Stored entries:
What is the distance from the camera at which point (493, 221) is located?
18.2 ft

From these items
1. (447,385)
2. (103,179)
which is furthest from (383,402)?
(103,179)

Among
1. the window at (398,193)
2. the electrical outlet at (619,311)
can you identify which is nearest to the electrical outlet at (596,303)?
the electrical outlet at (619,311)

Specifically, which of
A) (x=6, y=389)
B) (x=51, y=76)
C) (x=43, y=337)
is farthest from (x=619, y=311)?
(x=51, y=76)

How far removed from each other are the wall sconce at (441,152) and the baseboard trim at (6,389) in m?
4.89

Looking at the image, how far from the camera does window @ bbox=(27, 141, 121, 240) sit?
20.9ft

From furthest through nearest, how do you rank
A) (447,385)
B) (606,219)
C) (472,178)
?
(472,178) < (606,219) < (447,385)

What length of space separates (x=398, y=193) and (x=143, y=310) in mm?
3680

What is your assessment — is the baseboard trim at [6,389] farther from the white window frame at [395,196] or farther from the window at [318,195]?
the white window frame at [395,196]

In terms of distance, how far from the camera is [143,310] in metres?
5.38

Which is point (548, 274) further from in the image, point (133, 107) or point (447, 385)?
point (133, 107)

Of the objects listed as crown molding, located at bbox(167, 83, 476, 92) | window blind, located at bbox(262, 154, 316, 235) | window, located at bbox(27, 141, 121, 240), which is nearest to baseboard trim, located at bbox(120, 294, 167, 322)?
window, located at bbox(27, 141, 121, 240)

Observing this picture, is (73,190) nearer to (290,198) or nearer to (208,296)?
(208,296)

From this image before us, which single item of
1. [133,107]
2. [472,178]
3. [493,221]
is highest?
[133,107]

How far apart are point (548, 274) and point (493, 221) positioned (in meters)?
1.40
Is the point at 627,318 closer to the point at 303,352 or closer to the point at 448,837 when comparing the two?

DIRECTION:
Repeat the records exactly, including every line.

WRITTEN ANSWER:
What is the distance from the camera at which point (493, 221) is located?
18.2 ft

From these items
1. (447,385)
2. (103,179)
which is furthest from (383,402)?
(103,179)

Among
1. the window at (398,193)
2. the electrical outlet at (619,311)
can you identify which is nearest to the electrical outlet at (596,303)?
the electrical outlet at (619,311)

Specifically, which of
A) (x=6, y=389)
B) (x=51, y=76)
C) (x=43, y=337)
is farthest from (x=619, y=311)?
(x=51, y=76)

How far removed from each other are the wall sconce at (441,152) and the baseboard trim at (6,389) in m?
4.89

Looking at the image, how far from the camera does window @ bbox=(27, 141, 121, 240) sit?
20.9ft

From furthest through nearest, how do you rank
A) (447,385)
B) (606,219)
C) (472,178)
?
(472,178) < (606,219) < (447,385)

What length of space separates (x=398, y=193) and (x=143, y=310) in mm?
3680

What is your assessment — is the baseboard trim at [6,389] farther from the white window frame at [395,196] or farther from the window at [318,195]?
the white window frame at [395,196]

In terms of distance, how far from the camera is [143,310] in metres?
5.38

Which is point (548, 274) further from in the image, point (133, 107) or point (447, 385)?
point (133, 107)

Of the objects listed as crown molding, located at bbox(167, 83, 476, 92) | window blind, located at bbox(262, 154, 316, 235) | window, located at bbox(27, 141, 121, 240), which is nearest to baseboard trim, located at bbox(120, 294, 167, 322)?
window, located at bbox(27, 141, 121, 240)

Observing this picture, is (73,190) nearer to (290,198) or nearer to (208,296)?
(208,296)

From this image before us, which single item of
1. [133,107]
2. [472,178]
3. [493,221]
is highest?
[133,107]

How far apart are point (548, 274) and point (493, 221) positioned (in meters)?
1.40
Is the point at 627,318 closer to the point at 303,352 or closer to the point at 448,837 when comparing the two?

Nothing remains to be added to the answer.